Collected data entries
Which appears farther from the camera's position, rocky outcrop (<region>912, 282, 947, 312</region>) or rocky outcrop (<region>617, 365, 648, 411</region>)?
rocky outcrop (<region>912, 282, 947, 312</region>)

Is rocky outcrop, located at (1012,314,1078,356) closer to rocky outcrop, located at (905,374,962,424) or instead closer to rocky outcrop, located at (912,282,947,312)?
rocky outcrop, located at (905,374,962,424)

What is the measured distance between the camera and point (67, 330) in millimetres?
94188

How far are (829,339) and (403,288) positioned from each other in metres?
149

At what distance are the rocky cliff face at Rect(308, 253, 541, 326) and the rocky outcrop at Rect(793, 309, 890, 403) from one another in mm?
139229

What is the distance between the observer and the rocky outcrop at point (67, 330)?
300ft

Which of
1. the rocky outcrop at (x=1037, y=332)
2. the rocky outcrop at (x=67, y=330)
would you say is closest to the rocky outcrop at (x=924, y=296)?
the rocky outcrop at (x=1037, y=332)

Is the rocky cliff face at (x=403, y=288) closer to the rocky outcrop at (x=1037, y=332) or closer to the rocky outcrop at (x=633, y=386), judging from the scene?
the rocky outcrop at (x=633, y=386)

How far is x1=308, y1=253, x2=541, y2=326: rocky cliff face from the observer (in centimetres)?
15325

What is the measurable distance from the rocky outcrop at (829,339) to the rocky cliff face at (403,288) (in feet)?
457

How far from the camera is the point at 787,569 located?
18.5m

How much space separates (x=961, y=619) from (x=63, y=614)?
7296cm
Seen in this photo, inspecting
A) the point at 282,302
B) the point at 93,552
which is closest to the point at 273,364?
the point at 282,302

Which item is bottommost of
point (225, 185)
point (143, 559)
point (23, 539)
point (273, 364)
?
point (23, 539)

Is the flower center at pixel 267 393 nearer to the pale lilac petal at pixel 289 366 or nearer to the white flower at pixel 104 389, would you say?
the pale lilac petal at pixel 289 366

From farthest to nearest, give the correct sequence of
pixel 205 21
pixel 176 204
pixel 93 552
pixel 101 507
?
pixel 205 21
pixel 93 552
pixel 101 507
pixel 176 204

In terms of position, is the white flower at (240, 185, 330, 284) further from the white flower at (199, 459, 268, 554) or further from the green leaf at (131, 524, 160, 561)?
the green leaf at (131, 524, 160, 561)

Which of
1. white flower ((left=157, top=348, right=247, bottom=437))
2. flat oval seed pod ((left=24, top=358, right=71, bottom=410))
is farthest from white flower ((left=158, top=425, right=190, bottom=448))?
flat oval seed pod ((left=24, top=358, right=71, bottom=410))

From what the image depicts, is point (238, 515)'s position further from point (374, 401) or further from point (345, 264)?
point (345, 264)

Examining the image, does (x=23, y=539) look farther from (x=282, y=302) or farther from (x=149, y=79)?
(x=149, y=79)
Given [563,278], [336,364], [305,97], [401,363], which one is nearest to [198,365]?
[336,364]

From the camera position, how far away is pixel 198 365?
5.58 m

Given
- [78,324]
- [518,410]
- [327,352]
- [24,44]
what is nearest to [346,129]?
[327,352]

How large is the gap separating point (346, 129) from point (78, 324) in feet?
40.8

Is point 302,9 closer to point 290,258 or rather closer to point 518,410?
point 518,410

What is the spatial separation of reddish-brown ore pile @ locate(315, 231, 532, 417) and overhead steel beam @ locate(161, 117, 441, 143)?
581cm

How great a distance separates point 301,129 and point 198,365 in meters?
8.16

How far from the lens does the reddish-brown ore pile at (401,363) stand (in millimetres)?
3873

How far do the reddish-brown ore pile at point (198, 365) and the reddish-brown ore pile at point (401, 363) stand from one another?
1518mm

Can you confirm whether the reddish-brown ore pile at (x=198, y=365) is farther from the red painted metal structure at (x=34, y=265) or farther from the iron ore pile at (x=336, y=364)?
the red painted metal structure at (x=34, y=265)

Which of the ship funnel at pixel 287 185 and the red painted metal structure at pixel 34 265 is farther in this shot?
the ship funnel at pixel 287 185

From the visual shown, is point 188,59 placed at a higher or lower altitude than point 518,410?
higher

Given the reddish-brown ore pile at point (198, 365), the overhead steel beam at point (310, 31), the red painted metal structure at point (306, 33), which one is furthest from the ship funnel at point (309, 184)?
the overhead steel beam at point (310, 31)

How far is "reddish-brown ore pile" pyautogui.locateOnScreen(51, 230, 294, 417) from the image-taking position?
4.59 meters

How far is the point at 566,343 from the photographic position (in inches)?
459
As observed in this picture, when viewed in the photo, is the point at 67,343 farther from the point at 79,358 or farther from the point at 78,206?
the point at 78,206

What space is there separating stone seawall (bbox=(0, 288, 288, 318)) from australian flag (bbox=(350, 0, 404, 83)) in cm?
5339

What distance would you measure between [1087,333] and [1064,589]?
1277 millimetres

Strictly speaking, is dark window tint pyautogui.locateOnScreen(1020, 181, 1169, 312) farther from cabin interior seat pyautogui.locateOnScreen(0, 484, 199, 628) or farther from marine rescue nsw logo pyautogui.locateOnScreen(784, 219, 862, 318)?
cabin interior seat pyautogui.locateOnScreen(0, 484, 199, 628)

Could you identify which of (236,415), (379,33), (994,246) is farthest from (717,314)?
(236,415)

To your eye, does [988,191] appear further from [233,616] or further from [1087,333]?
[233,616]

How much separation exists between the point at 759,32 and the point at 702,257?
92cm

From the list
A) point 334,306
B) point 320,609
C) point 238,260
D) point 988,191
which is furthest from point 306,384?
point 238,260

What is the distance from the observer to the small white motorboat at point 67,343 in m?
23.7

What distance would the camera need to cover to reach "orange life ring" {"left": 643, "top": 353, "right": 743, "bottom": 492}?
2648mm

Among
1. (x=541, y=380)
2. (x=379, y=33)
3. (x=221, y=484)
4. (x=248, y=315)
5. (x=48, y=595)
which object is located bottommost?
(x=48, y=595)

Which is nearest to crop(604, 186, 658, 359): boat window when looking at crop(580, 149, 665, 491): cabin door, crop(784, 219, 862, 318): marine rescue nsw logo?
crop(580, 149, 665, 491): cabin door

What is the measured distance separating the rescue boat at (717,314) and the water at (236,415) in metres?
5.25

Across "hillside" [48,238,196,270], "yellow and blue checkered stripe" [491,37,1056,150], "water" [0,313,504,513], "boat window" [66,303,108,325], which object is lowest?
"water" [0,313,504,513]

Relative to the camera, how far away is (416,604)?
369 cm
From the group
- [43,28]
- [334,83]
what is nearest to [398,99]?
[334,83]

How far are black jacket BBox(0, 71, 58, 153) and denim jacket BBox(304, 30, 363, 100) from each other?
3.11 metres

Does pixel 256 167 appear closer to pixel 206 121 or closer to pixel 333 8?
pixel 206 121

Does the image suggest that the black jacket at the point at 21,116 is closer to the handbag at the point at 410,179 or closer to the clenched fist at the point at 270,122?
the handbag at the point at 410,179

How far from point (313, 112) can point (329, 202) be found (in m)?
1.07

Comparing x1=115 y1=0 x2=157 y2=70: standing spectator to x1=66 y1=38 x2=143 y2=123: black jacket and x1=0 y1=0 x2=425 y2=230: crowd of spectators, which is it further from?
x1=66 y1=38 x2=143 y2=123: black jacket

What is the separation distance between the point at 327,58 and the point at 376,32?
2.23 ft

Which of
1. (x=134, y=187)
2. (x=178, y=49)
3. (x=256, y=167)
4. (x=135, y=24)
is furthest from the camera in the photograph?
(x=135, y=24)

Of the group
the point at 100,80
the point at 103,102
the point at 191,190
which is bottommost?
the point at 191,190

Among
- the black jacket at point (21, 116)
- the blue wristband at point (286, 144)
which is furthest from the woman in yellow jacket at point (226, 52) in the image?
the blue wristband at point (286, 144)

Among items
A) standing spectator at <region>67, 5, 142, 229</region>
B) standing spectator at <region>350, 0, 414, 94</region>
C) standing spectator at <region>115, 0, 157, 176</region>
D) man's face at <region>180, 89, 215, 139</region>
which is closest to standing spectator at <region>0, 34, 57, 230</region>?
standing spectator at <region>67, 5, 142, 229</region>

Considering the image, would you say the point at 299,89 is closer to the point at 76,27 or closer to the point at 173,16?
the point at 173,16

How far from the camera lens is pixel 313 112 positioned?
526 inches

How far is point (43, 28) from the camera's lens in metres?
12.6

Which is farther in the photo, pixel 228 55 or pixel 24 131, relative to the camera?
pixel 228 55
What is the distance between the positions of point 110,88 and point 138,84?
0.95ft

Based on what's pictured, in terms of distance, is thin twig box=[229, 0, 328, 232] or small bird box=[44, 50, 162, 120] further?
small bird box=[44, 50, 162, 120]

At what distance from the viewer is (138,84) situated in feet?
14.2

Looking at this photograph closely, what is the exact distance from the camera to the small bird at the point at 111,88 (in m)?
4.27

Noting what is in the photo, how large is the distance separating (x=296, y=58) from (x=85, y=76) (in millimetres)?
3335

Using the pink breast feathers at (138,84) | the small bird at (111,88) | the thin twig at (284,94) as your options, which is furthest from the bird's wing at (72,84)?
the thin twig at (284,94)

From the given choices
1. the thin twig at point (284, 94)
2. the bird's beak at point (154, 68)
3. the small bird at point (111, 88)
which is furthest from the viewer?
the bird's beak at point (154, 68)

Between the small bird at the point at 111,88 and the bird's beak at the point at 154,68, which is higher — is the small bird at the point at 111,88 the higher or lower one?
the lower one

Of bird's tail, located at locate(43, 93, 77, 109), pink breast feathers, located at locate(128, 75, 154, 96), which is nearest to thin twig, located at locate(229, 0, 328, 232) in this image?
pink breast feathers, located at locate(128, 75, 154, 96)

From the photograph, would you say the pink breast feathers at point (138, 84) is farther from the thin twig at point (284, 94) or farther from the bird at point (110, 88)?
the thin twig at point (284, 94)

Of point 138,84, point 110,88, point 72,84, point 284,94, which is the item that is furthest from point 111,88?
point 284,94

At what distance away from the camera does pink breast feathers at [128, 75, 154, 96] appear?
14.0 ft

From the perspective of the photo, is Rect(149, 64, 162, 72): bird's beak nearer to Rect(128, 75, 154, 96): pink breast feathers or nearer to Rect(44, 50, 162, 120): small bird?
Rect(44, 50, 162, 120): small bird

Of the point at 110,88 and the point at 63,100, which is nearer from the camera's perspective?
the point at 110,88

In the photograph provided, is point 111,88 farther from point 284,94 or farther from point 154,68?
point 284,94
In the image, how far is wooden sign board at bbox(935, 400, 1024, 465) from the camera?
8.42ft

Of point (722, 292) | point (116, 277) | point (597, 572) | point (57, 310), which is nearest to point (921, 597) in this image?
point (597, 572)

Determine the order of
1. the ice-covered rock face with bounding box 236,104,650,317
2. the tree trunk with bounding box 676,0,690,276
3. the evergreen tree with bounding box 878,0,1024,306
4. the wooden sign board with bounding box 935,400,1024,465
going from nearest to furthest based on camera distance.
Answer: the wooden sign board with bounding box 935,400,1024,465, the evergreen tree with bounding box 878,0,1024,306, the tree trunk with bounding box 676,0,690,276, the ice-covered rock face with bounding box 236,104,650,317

SHORT TASK
Copy the lines of the data above verbatim, starting at the line that contains "In the image, how" and continuing through the last line of the data, both included.

EXERCISE SOLUTION
In the image, how far is wooden sign board at bbox(935, 400, 1024, 465) from the camera?
8.42ft

Of point (722, 292) | point (116, 277) | point (597, 572) | point (57, 310), which is nearest to point (921, 597) in this image?
point (597, 572)

Determine the order of
1. the ice-covered rock face with bounding box 236,104,650,317
2. the tree trunk with bounding box 676,0,690,276
3. the evergreen tree with bounding box 878,0,1024,306
4. the wooden sign board with bounding box 935,400,1024,465
going from nearest to furthest based on camera distance.
Answer: the wooden sign board with bounding box 935,400,1024,465, the evergreen tree with bounding box 878,0,1024,306, the tree trunk with bounding box 676,0,690,276, the ice-covered rock face with bounding box 236,104,650,317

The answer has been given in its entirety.